Can you post some close-up shots of the key parts of these bikes?


----------



## jd56 (Jun 10, 2013)

Chris, I didn't take too many pics of the bikes.
The girls is a 3 speed Rudge Whitworth
The boys is also a multispeed.
Both had what appeared to be nice leather saddles. I know the girls was stamped Brooks.
I didn't spend much time looking at these as it's not my cup of tea.
I was excited to see them anyway but, the boys chainring had me intrigued. Seemed huge or oversized to me

Here are the others I took.
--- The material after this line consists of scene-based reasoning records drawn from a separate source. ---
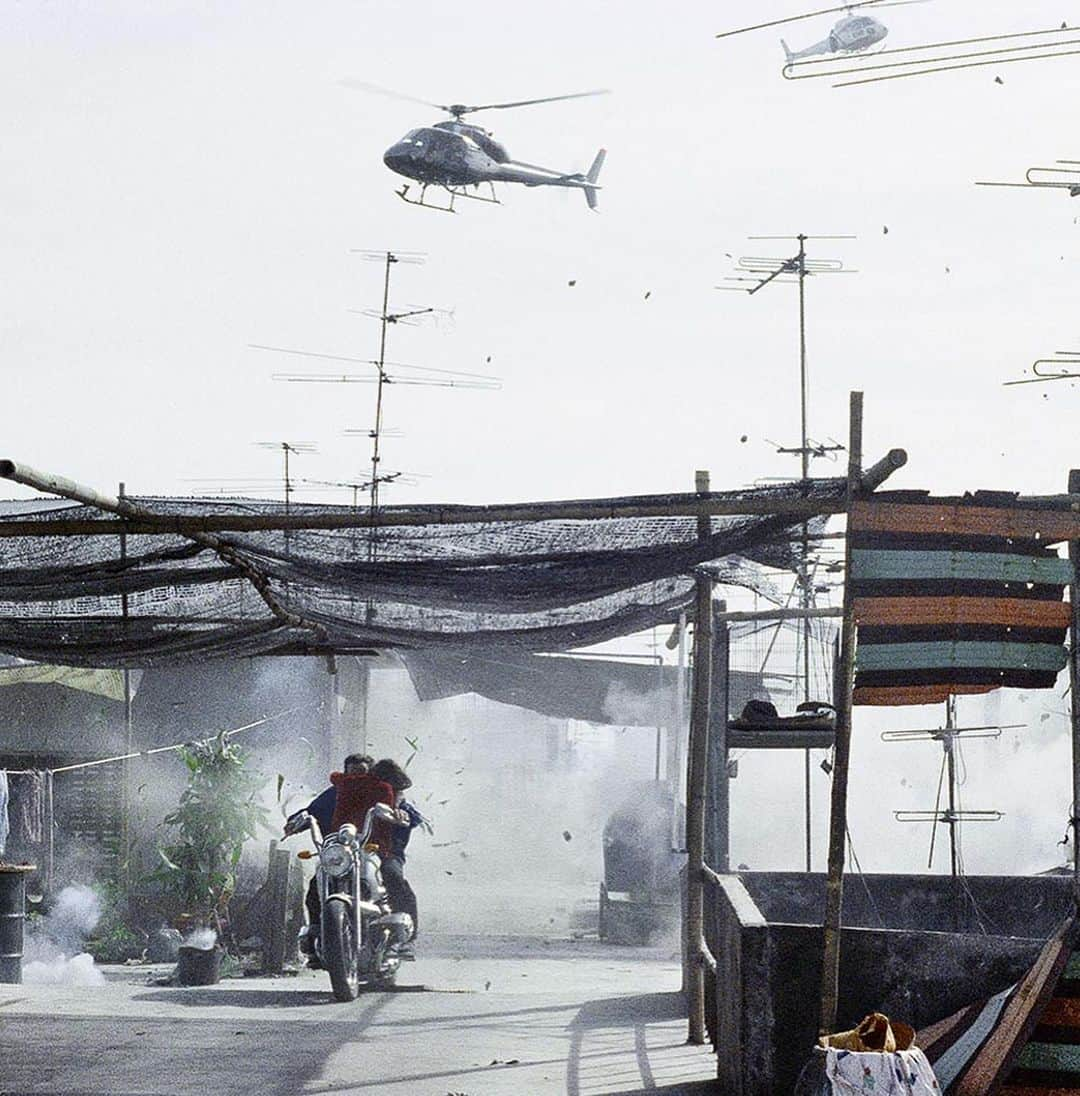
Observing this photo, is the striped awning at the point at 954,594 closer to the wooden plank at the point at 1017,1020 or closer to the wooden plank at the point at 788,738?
the wooden plank at the point at 1017,1020

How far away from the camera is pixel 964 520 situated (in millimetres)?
7230

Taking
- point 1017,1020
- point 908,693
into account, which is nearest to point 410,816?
point 908,693

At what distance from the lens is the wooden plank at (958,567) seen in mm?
7176

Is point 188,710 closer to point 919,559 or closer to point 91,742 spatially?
point 91,742

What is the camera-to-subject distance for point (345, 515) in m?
7.90

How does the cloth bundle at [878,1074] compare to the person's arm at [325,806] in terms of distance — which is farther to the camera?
the person's arm at [325,806]

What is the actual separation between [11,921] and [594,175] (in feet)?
84.6

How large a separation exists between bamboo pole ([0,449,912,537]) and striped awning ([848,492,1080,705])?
273 mm

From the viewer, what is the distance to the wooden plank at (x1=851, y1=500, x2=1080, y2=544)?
719 cm

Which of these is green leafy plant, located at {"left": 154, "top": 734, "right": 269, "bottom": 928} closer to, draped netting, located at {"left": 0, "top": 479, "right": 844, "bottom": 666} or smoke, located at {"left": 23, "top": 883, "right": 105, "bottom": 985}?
smoke, located at {"left": 23, "top": 883, "right": 105, "bottom": 985}

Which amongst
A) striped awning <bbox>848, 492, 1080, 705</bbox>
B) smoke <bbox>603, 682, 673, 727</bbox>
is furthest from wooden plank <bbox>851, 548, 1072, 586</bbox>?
smoke <bbox>603, 682, 673, 727</bbox>

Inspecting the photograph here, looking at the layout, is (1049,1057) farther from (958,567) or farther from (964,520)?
(964,520)

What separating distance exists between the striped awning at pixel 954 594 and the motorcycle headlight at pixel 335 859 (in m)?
5.72

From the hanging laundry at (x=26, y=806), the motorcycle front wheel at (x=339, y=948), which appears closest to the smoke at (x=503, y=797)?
the hanging laundry at (x=26, y=806)
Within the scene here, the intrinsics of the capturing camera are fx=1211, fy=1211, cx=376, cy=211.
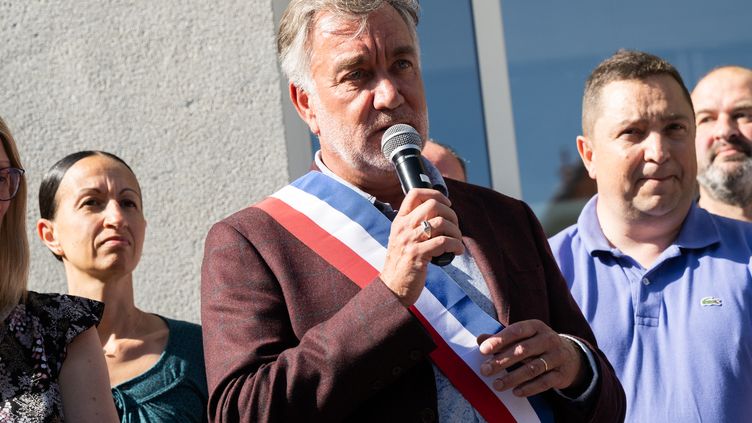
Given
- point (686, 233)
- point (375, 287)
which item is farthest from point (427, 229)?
point (686, 233)

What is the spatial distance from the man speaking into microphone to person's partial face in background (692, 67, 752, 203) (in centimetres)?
206

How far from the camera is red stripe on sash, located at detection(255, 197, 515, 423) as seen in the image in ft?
9.03

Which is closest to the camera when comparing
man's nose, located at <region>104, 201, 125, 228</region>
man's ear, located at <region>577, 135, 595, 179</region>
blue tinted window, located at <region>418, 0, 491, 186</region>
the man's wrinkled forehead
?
the man's wrinkled forehead

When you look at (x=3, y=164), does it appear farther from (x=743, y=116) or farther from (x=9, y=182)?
(x=743, y=116)

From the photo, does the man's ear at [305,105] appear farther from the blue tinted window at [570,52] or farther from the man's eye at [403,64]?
the blue tinted window at [570,52]

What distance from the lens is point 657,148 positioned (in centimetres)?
420

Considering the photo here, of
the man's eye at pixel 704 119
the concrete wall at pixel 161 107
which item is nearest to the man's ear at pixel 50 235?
the concrete wall at pixel 161 107

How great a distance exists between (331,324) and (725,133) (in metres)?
3.00

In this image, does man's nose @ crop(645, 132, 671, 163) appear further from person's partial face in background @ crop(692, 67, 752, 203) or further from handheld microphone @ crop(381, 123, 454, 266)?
handheld microphone @ crop(381, 123, 454, 266)

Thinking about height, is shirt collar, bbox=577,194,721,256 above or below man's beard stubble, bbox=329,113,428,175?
below

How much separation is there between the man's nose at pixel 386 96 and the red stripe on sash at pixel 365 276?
1.08ft

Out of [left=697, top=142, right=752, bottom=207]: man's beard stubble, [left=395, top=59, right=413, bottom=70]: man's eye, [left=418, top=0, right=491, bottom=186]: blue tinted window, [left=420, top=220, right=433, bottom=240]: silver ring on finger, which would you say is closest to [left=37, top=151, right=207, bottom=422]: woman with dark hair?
[left=395, top=59, right=413, bottom=70]: man's eye

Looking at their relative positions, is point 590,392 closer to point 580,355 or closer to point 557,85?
point 580,355

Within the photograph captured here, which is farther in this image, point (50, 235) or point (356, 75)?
point (50, 235)
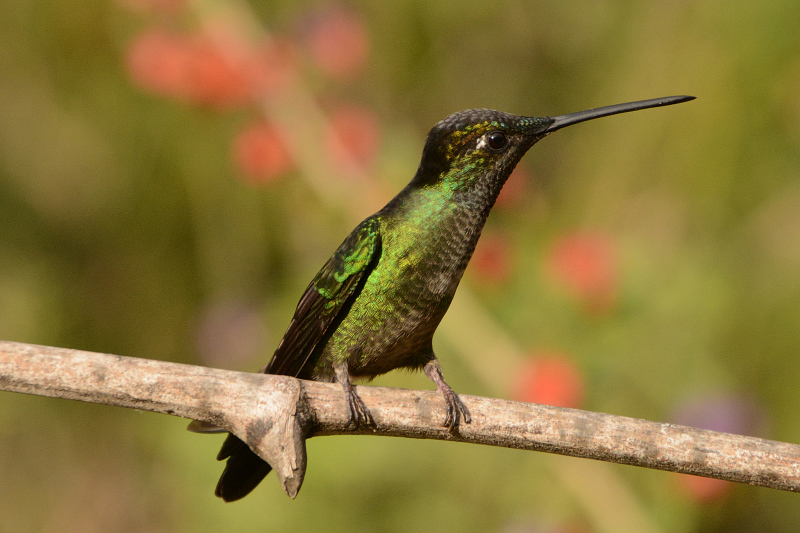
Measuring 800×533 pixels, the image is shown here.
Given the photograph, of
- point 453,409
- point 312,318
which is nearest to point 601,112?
point 453,409

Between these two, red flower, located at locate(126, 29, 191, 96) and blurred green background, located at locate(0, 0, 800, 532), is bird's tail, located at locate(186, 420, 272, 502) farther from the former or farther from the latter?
red flower, located at locate(126, 29, 191, 96)

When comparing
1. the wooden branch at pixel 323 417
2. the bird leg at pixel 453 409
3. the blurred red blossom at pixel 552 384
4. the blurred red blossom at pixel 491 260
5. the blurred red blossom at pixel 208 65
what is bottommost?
the blurred red blossom at pixel 552 384

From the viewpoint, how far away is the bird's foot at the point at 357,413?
7.25 ft

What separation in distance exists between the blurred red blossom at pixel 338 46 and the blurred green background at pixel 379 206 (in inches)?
0.7

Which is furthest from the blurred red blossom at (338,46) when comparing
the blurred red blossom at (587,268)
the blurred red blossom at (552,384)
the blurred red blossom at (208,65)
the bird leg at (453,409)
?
the bird leg at (453,409)

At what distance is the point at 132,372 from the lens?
1.97 meters

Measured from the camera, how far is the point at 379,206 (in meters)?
4.23

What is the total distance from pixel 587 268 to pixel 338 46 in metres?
1.79

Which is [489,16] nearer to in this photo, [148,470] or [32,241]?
[32,241]

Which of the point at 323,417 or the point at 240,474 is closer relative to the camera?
the point at 323,417

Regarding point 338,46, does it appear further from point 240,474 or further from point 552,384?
point 240,474

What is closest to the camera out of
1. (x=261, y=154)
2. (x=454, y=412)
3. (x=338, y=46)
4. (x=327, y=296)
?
(x=454, y=412)

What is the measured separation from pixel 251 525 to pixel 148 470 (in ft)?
4.16

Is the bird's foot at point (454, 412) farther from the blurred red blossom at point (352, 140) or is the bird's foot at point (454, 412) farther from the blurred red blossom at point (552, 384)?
the blurred red blossom at point (352, 140)
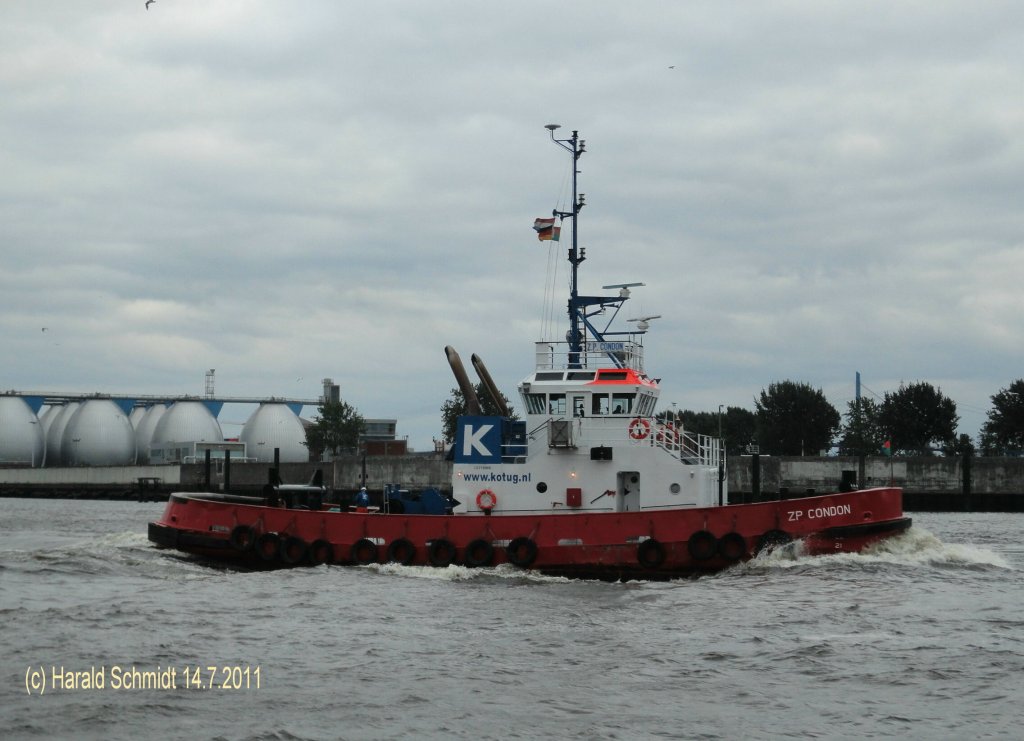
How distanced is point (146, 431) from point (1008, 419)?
66.0m

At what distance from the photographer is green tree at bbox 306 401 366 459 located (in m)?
88.4

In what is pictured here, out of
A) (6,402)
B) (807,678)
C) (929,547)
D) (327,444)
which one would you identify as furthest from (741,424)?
(807,678)

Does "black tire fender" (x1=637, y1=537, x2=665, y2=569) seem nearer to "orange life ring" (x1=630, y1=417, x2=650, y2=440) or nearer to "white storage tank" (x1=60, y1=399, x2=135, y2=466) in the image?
"orange life ring" (x1=630, y1=417, x2=650, y2=440)

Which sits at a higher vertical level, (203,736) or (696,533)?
(696,533)

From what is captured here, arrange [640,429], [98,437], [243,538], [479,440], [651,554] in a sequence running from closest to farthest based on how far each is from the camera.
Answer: [651,554], [640,429], [479,440], [243,538], [98,437]

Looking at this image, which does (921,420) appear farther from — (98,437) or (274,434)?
(98,437)

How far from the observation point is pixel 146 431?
3807 inches

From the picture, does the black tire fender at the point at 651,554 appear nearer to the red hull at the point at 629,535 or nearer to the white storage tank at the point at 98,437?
the red hull at the point at 629,535

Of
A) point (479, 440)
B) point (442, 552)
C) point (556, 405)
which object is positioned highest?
point (556, 405)

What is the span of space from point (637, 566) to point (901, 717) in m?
8.92

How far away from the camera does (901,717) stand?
11.4 meters

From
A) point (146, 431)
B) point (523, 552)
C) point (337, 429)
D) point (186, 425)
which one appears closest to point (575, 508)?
point (523, 552)

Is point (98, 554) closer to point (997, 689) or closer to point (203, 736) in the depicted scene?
point (203, 736)

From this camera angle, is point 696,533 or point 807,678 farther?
point 696,533
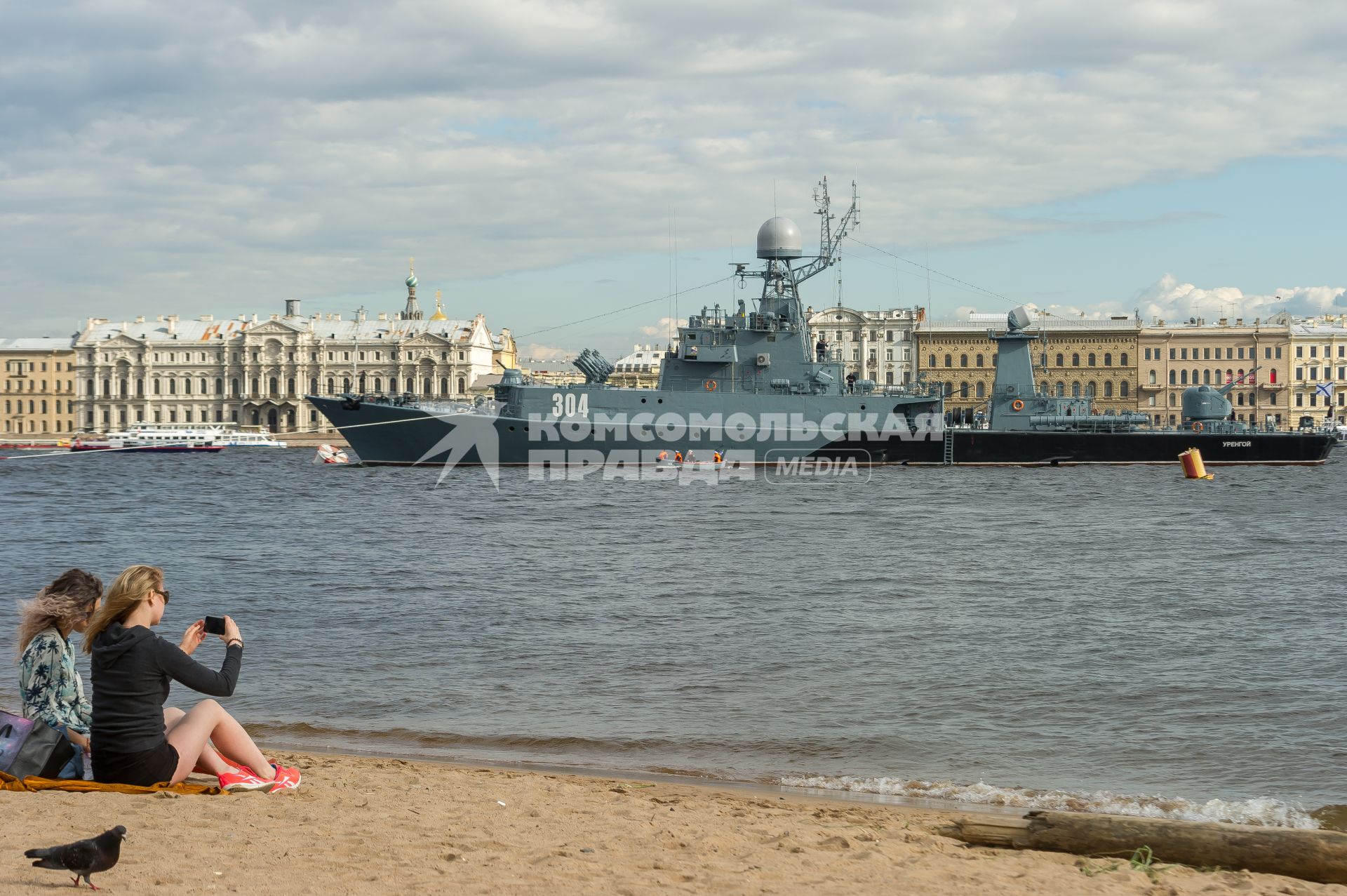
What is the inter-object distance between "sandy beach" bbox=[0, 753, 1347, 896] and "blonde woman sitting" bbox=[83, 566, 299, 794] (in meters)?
0.16

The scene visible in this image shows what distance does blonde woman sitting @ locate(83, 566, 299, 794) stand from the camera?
5.58 meters

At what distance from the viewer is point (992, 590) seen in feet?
54.9

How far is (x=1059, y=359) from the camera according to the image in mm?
97188

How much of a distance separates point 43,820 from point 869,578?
1355cm

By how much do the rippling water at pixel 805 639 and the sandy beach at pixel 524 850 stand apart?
164 centimetres

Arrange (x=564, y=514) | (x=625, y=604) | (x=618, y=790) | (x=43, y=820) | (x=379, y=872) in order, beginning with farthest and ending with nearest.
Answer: (x=564, y=514) → (x=625, y=604) → (x=618, y=790) → (x=43, y=820) → (x=379, y=872)

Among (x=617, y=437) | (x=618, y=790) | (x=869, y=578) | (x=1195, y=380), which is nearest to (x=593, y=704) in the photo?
(x=618, y=790)

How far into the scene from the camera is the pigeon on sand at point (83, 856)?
4.59 meters

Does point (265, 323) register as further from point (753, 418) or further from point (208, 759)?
point (208, 759)

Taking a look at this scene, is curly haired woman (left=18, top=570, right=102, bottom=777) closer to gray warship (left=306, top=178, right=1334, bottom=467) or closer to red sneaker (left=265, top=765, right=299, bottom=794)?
red sneaker (left=265, top=765, right=299, bottom=794)

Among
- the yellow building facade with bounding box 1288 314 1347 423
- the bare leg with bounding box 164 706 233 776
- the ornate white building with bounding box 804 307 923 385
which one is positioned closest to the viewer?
the bare leg with bounding box 164 706 233 776

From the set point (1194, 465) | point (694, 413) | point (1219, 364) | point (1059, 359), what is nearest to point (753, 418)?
point (694, 413)

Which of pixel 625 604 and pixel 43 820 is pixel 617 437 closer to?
pixel 625 604

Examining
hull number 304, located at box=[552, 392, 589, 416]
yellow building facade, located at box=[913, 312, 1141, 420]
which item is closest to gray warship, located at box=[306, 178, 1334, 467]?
hull number 304, located at box=[552, 392, 589, 416]
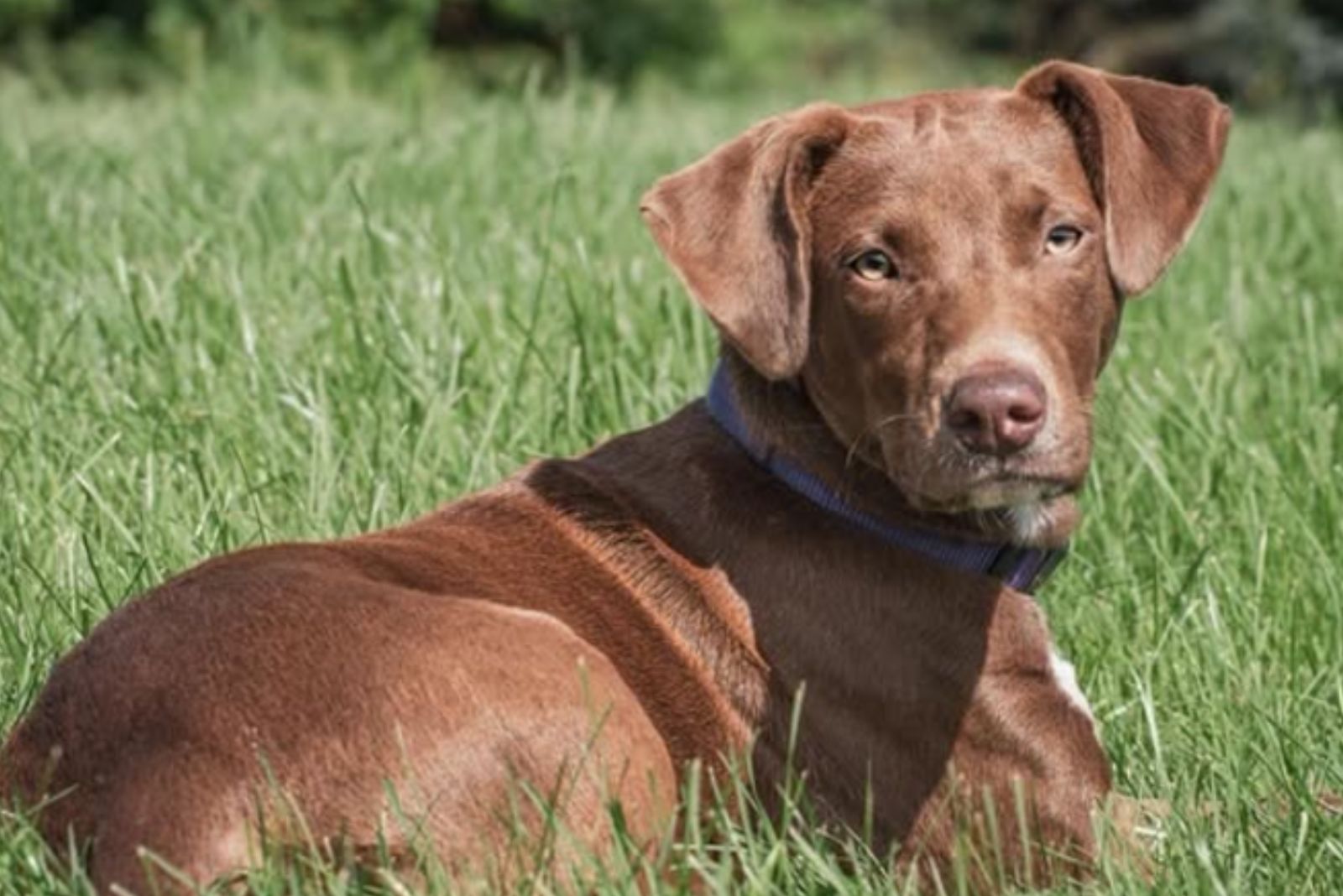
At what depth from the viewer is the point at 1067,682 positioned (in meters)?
4.52

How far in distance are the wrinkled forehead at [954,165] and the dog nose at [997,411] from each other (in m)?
0.38

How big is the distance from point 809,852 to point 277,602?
891 mm

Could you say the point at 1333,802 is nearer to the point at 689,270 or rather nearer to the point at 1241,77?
the point at 689,270

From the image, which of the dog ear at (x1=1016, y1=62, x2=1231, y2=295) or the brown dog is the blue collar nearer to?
the brown dog

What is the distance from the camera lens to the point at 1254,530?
18.8 feet

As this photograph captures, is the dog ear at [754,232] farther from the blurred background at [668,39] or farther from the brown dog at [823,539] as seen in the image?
the blurred background at [668,39]

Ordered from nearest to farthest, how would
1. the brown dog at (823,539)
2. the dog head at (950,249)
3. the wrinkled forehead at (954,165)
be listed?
the brown dog at (823,539) < the dog head at (950,249) < the wrinkled forehead at (954,165)

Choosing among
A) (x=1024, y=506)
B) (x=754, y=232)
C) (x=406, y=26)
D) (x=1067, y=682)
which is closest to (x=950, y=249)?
(x=754, y=232)

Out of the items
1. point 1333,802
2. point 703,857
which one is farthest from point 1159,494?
point 703,857

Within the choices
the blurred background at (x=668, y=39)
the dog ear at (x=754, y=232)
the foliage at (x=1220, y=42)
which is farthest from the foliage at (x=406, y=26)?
the dog ear at (x=754, y=232)

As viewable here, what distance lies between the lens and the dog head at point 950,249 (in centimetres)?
426

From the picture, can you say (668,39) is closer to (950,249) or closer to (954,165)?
(954,165)

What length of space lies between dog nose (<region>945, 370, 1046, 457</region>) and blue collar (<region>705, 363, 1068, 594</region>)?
358 millimetres

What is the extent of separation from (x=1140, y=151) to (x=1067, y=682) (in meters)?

I can send you the antique shops link if you youre interested.









Boys saddle




Girls saddle


----------



## sailorbenjamin (Jun 13, 2013)

Rudge was bought by Raleigh in 1960 I think, so most of the ones that you see are rebadged Raleighs.  The men's is interesting, not just for the big chainring, but also for the crank set.  Most of these had a 1 piece stamped crank.  The small diameter 3 bolt pattern is sorta rare and might date this bike as earlier than the Raleigh takeover.  Also interesting is the little wheel on the seat tube for a 3 speed shifter wheel.  Is there a 3 speed hub behind the multiple cogs and derailler?  Not unheard of but not too common either.  If there's no 3 speed hub then the little seat tube wheel would tell me that this is a conversion and the derailler rear setup is something somebody made.  I wonder what brand the derailler is.
Unrestored, if the saddles don't have any tears around the rivets or other defects, I'd say these area worth at least a hundred bucks a piece, Maybe alittle less for the girls.  Cleaned up and lubed I could get $150 for the girl's around here or about $50 less if I keep the saddle.  I leave that up to the buyer.  Hard to say on the guy's till we know the model.
Assuming they're post takeover bikes, you might find the serial number at www.theheadbadge.com.


----------



## sailorbenjamin (Jun 13, 2013)

And yes, Rudge was the top of Raleigh's pecking order and got the best parts.  So they are somewhat sought after by the British bike collectors.


----------



## SirMike1983 (Jun 14, 2013)

Raleigh took over Rudge in 1943 or so after they bought the brand from EMI. It was one of the three flagship lines, along with Raleigh and Humber (acquired in about 1933). I tend to agree that Rudge got the best parts and additions of the three.


----------



## bulldog1935 (Jun 14, 2013)

(Raleigh bought Carlton in 1960, after that, N serial nos. were made in Nottingham, W serial nos. were made in Worksop)


----------



## joel.romeo.79 (Aug 20, 2014)

I don't suppose you still have that men's bike. I have seen one like that before it had rod brakes and a three speed though 


It wasn't me I swear.


----------



## joel.romeo.79 (Aug 20, 2014)

Oops


----------



## Goldenrod1 (Dec 22, 2014)

I have a Rudge  from 1950.  You can get pumps on the internet from Thailand.


----------